Hi, I just wonder that what is the difference between proposed DIB and conventional contrastive learning? It seems that they both make representations undistinguishable within the class and distinguishable between different classes. Thanks!

YannDubs commented 2 years ago

Hi, I think they are very different.

  1. DIB is supervised, while conventional contrastive learning (eg SimCLR) is self-supervised (although supervised variants exist: https://arxiv.org/abs/2004.11362 )
  2. Contrastive learning actually does not make representations indistinguishable within classes, it only ensures distinguishability between different classes. For example supervised contrastive learning is actually equivalent to standard cross-entropy (if the batch size is large enough), so it just maximizes I_v[Z->Y] but does not minimize I_v[Z->X].

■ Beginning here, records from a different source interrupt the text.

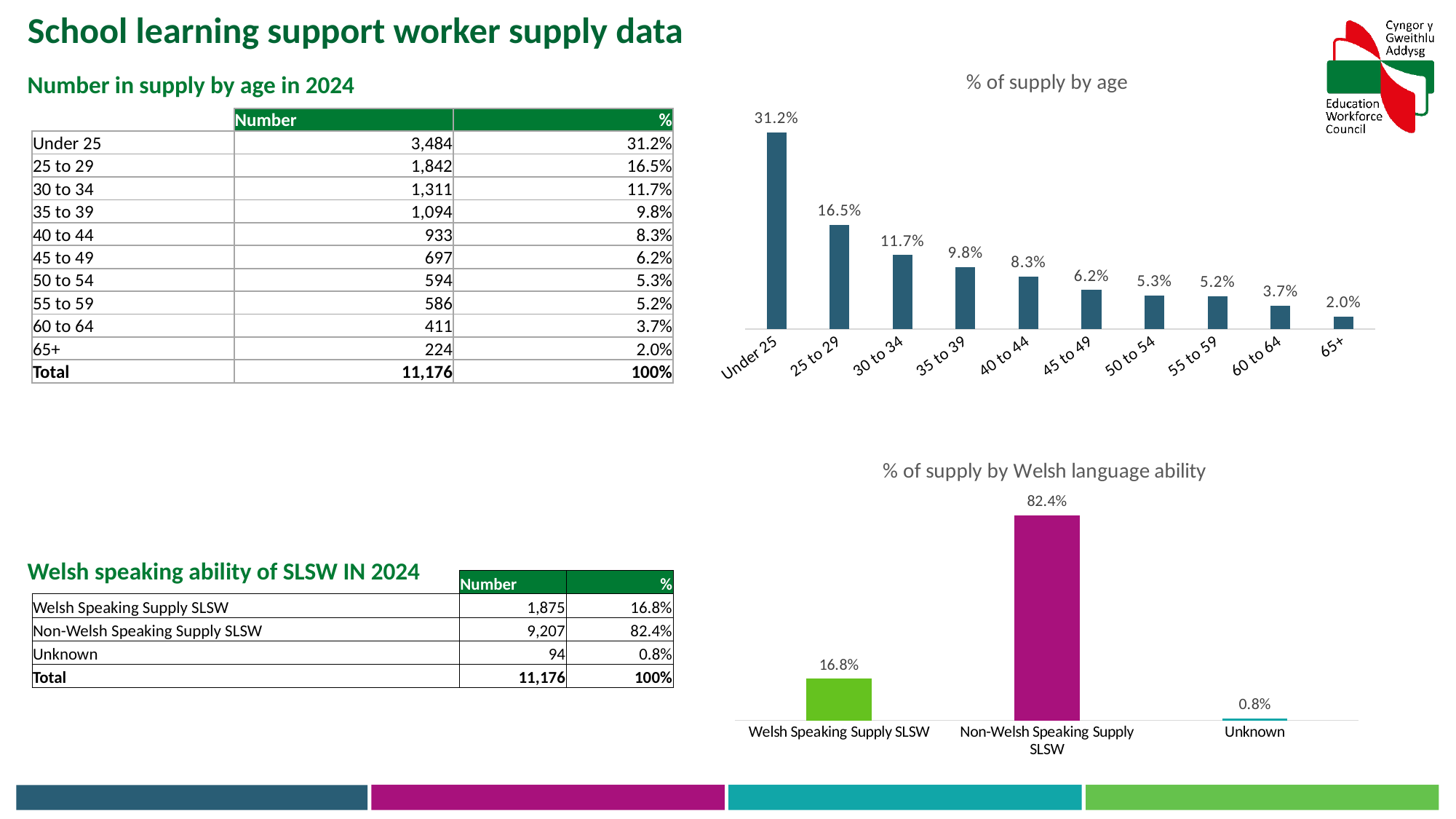
In the '% of supply by age' chart, what is the value for 30 to 34? 11.7% In the '% of supply by age' chart, which is larger, the value for 40 to 44 or the value for 45 to 49? 40 to 44 Do the values in the '% of supply by age' chart rise or fall from left to right along the x axis? fall In the '% of supply by age' chart, which age group has the highest value? Under 25 In the '% of supply by Welsh language ability' chart, what is the difference between the values for Non-Welsh Speaking Supply SLSW and Welsh Speaking Supply SLSW? 65.6% What kind of chart is the '% of supply by Welsh language ability' chart? bar chart In the '% of supply by Welsh language ability' chart, what is the value for Non-Welsh Speaking Supply SLSW? 82.4% How many age groups are shown in the '% of supply by age' chart? 10 In the '% of supply by age' chart, what is the value for 60 to 64? 3.7% In the '% of supply by Welsh language ability' chart, what colour is the bar for Welsh Speaking Supply SLSW? green In the '% of supply by age' chart, what is the difference between the values for Under 25 and 25 to 29? 14.7% In the '% of supply by age' chart, which age group has the lowest value? 65+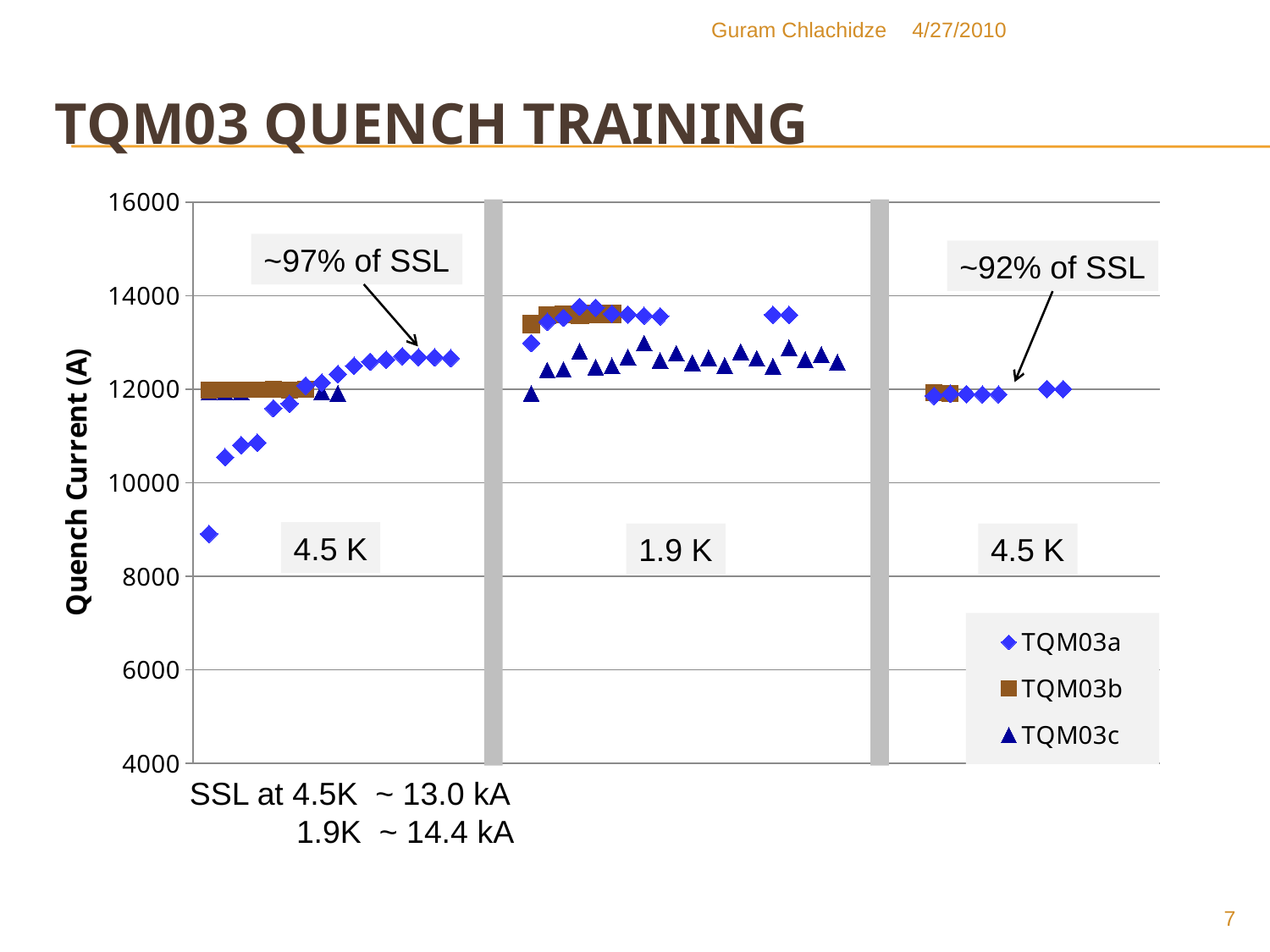
How many temperature regions are marked on the chart? 3 What kind of chart is shown on the slide? scatter chart Which series has the lowest quench currents in the 1.9 K region? TQM03c Are the TQM03b quench currents in the 1.9 K region greater or less than 13000 A? greater Do the TQM03a quench currents rise or fall across the left 4.5 K region? rise How many series does the legend list? 3 Are the TQM03a quench currents higher in the 1.9 K region or in the right-hand 4.5 K region? 1.9 K region What are the three series named in the legend? TQM03a, TQM03b, TQM03c Are the TQM03a quench currents in the right-hand 4.5 K region greater or less than 13000 A? less What is the label of the vertical axis? Quench Current (A) Is the first TQM03a quench in the left 4.5 K region greater or less than 10000 A? less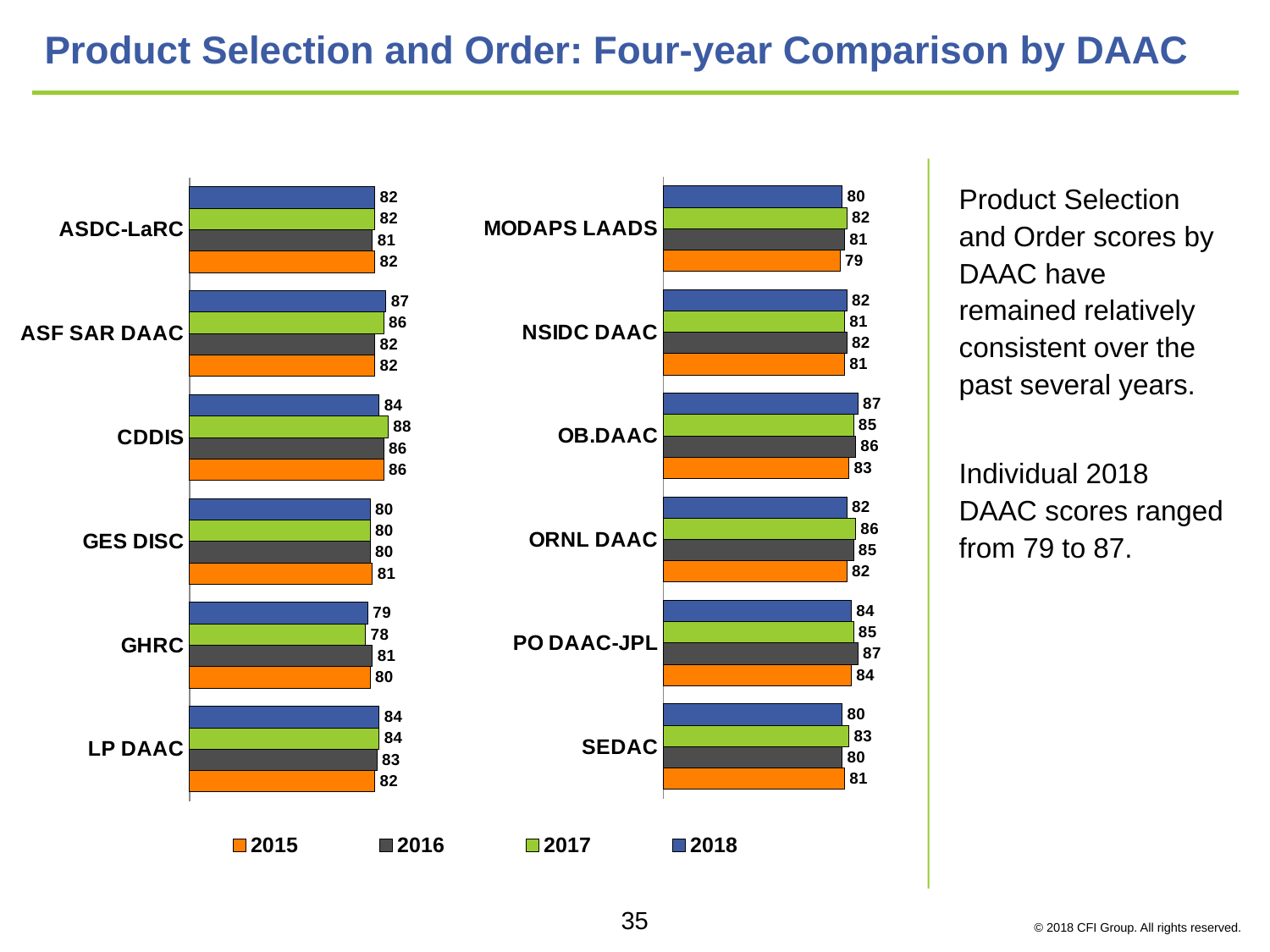
On the left chart, what is the difference between the 2017 and 2018 scores for CDDIS? 4 On the left chart, which DAAC has the lowest 2018 score? GHRC On the right chart, which is larger for ORNL DAAC: the 2017 score or the 2018 score? 2017 On the right chart, which DAAC has the highest 2018 score? OB.DAAC On the left chart, what is the 2018 score for ASF SAR DAAC? 87 On the right chart, what is the 2015 score for MODAPS LAADS? 79 On the right chart, what is the 2016 score for PO DAAC-JPL? 87 How many DAACs are shown on the left chart? 6 On the left chart, what is the 2017 score for CDDIS? 88 How many series does the legend list? 4 On the right chart, what is the difference between the 2018 and 2015 scores for OB.DAAC? 4 What type of chart is used on this slide? Bar chart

The analog to IB in contrastive land would be something like https://arxiv.org/pdf/2109.12909.pdf . The difference with DIB is that DIB :

  1. is supervised (this is the difference between IB and the cited paper)
  2. takes into account the functional family which is provably what we need (this is the difference between DIB and IB).

hope that helps

ShellingFord221 commented 2 years ago

I suddenly come up with an idea that could DIB motivate augmentation? Since DIB finds representations with sufficiency and minimality, could augmentations based on these representations be more effective and informative? Thanks!